(Extract provided)
What is Blockchain Technology?
“Blockchain is a shared, immutable ledger that facilitates the process of recording transactions and tracking assets in a business network. An asset can be tangible (a house, car, cash, land) or intangible (intellectual property, patents, copyrights, branding).”1
In simpler terms, blockchain technology creates a single digital record of all the transactions of an asset, that cannot be tampered with or duplicated once recorded. Blockchains give viewers great confidence in the accuracy of the presented data.
How does blockchain work?
(End Extract provided)
(Dataset entries)
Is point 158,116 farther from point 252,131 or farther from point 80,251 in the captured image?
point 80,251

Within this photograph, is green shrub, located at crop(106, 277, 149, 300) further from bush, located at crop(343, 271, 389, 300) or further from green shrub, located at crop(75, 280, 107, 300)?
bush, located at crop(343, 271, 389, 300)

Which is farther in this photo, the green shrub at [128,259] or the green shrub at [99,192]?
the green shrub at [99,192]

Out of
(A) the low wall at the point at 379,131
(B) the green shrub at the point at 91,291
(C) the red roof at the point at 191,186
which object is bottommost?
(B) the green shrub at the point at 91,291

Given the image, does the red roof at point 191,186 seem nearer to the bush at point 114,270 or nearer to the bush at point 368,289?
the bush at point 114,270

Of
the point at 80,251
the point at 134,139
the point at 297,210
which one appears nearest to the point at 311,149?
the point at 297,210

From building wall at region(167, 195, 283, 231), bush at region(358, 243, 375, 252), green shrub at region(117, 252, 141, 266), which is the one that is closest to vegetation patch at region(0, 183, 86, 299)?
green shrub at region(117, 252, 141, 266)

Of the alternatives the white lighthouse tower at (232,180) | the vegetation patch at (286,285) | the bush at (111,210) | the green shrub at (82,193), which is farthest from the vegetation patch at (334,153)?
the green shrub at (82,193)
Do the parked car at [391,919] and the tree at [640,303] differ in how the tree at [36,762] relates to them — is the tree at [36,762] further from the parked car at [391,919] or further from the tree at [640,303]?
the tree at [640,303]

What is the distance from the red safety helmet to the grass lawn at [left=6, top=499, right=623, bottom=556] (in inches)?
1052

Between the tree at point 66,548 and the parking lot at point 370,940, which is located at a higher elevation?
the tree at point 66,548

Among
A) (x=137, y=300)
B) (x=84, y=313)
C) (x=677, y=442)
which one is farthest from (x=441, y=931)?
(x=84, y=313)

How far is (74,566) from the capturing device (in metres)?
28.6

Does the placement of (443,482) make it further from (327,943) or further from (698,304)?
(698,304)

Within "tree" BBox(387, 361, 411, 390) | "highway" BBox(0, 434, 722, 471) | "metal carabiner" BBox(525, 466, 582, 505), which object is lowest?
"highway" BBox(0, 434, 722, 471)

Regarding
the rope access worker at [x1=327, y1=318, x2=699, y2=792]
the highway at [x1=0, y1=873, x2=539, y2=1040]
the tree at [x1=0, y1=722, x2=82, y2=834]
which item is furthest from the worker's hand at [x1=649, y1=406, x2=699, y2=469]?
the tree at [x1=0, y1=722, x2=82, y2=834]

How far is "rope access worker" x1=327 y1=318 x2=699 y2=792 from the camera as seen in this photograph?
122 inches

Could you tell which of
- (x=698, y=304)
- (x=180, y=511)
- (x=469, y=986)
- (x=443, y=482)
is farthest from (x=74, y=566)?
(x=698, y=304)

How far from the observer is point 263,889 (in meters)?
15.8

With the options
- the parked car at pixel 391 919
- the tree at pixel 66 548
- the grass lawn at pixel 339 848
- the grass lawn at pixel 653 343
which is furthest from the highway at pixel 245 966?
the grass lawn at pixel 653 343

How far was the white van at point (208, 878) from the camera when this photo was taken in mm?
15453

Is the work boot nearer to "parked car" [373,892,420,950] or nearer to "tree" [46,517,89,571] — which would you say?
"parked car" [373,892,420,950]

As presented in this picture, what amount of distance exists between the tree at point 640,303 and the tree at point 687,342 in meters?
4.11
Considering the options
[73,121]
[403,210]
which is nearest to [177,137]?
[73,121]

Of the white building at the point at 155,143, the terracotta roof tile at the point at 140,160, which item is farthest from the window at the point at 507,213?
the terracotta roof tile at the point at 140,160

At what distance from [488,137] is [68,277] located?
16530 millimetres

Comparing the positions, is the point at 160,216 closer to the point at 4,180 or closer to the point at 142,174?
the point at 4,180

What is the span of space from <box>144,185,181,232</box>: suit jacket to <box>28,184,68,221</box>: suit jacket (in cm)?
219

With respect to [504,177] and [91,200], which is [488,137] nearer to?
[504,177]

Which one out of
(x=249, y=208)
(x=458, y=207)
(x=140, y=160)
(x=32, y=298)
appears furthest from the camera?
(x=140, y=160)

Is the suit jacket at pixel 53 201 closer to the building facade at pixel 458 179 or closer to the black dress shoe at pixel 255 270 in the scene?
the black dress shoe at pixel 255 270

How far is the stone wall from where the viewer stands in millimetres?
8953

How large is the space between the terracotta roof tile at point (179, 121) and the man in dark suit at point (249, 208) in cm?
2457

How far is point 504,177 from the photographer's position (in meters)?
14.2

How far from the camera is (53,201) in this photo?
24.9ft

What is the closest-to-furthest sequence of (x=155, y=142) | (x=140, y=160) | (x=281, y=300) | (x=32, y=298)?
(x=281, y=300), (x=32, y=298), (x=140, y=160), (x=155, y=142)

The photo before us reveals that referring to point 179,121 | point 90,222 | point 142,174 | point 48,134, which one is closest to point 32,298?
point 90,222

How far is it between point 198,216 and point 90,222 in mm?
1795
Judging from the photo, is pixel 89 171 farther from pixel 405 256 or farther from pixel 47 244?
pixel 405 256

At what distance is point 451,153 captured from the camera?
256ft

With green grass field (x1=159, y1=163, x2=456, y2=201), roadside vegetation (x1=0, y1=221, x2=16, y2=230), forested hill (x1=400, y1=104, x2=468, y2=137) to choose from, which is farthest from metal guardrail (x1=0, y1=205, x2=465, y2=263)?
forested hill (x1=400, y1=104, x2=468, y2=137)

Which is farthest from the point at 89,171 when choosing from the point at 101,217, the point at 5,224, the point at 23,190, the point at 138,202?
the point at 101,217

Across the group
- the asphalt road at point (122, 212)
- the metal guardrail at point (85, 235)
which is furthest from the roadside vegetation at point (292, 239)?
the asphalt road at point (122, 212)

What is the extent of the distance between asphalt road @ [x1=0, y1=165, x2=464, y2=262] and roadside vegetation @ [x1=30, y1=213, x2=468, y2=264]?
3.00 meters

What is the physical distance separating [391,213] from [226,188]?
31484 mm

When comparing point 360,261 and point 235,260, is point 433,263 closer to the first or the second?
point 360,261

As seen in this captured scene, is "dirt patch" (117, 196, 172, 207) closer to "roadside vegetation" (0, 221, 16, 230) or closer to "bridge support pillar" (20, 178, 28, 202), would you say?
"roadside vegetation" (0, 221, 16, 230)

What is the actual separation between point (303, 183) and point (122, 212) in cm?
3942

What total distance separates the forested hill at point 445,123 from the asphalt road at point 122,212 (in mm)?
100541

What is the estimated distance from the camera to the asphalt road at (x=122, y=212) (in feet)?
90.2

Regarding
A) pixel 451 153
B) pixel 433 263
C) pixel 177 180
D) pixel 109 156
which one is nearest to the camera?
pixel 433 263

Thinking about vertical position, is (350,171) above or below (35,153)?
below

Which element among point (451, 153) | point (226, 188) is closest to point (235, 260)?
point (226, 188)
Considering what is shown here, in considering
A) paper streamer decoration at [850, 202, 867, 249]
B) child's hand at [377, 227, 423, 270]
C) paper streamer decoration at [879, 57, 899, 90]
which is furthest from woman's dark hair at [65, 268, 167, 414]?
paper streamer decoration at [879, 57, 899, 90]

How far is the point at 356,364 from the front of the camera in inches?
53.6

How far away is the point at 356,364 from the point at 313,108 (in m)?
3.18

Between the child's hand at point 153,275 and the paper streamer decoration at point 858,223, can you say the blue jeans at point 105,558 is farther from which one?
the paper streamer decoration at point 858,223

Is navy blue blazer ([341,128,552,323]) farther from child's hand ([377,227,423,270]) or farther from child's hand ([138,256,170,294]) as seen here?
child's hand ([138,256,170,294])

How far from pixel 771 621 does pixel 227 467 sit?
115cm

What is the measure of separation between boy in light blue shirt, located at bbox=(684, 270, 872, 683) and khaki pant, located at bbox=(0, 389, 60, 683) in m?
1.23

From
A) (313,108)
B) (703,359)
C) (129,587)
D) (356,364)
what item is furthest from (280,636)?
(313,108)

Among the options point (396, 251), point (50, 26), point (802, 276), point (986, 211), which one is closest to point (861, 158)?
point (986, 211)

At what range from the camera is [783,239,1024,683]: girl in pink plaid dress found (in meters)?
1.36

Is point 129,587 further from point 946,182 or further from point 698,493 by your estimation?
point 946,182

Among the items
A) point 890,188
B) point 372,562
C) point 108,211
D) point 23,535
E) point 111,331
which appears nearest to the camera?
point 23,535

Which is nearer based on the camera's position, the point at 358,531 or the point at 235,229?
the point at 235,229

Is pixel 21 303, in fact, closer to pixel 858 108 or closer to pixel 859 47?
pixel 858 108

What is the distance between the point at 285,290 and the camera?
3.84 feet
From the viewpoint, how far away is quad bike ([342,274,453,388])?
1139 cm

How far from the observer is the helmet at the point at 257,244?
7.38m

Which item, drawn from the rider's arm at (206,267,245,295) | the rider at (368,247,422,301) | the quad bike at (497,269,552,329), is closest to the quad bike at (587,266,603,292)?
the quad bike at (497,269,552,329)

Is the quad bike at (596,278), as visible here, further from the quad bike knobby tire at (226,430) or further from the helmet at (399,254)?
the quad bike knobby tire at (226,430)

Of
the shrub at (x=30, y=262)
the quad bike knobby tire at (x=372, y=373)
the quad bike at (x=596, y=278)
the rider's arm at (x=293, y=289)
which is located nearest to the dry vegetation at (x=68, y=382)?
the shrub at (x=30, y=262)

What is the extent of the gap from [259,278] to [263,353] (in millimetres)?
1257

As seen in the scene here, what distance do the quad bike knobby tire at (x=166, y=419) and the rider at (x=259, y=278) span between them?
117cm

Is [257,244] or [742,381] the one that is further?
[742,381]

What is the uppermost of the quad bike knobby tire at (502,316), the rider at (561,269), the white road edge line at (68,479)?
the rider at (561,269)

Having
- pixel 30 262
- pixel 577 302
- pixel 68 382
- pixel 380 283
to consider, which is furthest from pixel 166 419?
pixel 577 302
(End Dataset entries)
List every example of a tangible asset that the blockchain passage gives. These records were drawn from a separate source.

A house, a car, cash, and land.